Sunday, 1 May 2005

Pensions - Getting on with it

The Malta Independent on Sunday 


  Each morning as I walk from the Floriana car park to Valletta, after negotiating my life with a handful of bus drivers, I say a little prayer of thanksgiving as soon as I reach City Gate Bridge.

I keep looking firmly straight ahead in order to avoid the bazaar scene on each side of Valletta entrance, a cheap scene totally unbecoming of the grandiosity of the city that awaits beyond the gate.

Once inside Valletta proper my thoughts land on the two edifices right in front of me where Republic Street starts.` On my right there are the war destructed remains of the main Opera Theatre, a site now serving only as a derelict car-park. On my left there is an the impressive architecture of Palazzo Ferreria that houses the Ministry for the Family and Social Solidarity, charged amongst other things with the administration and safeguarding of our national pension system.

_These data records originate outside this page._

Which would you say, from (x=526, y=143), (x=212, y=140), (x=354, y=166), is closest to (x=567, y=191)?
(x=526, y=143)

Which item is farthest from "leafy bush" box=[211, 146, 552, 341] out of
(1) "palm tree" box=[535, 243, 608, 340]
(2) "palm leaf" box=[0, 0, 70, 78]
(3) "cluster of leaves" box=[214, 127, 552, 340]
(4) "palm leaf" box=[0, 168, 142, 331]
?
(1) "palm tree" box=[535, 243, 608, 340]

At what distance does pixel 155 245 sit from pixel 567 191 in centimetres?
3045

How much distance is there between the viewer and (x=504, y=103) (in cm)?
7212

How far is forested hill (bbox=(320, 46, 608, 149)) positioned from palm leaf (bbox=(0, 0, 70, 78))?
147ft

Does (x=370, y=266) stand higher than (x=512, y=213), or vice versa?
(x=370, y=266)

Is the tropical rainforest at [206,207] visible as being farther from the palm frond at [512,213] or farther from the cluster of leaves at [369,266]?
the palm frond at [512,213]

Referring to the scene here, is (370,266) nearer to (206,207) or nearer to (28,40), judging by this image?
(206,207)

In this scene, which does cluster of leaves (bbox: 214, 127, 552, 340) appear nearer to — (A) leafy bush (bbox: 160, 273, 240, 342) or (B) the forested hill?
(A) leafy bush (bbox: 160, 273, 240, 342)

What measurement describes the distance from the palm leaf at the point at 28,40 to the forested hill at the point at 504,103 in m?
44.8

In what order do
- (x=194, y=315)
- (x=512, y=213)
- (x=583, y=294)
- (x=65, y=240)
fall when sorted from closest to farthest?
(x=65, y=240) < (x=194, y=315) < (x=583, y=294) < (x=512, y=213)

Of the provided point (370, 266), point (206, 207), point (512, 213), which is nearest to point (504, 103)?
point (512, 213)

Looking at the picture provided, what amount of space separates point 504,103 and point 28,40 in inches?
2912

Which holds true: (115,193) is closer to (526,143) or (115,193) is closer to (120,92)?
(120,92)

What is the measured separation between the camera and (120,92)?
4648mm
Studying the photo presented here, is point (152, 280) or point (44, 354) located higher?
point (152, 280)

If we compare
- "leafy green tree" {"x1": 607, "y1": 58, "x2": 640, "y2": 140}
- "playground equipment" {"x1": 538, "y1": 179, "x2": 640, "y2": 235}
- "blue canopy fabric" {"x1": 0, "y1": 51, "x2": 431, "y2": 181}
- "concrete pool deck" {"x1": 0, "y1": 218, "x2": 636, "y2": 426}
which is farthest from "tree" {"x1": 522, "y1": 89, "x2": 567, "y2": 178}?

And I reflect with trepidation. It has taken us sixty years since the end of the Second World War, sixty years of think and talk about how best to restore the Theatre site to respect its former glory. Yet we have absolutely nothing to show for it but a derelict car park that insults the status of such a grand city. We have not even brought ourselves to do something temporary, more respectful of the status of our capital city, whilst continuing to deliberate on the long-term use of the site . The least we can do is roof over the remains by means of a soft space-frame structure, call the place by its true name i.e. the remains of the Royal Opera Theatre, and open an exhibition on a fee paying basis with images and replicas detailing the history of the theatre itself set in the context of Malta`s pivotal role for turning the fortunes of the second world war from the Axis to the Allies.

And as I set my sight on Palazzo Ferreria I wonder. Would it take us sixty years of useless talk about our pension system and yet do nothing about it` If we do our pension system would be as derelict as the opposite Theatre site.

In recent days we have had proposals from civil society organizations giving their views on the shape that pension reform should take. Regretfully some of these reports` are not worth the paper they are written upon. Proposals to keep the retirement age at 61 years avoids the reality that people are now ling well past 80 years meaning that if the pension age is kept at 61 the system will have to sustain more than 20 years of pension payments which can only be done through a sizeable increase in contributions by those actively employed to maintain the sustainability of the current Pay AS You Go system. Suggestions to increase the pensionable age to 65 but to exclude teachers from such extension would introduce a precedent where the exception becomes the rule.

It is time to draw conclusions and act on the Pension reform. Further discussions are not adding value. Most are purely putting in views that defend sectorial interest rather that address the issue on a holistic basis.

There are three points about which there seems to be wide enough agreement for government to translate them into some sort of an action plan.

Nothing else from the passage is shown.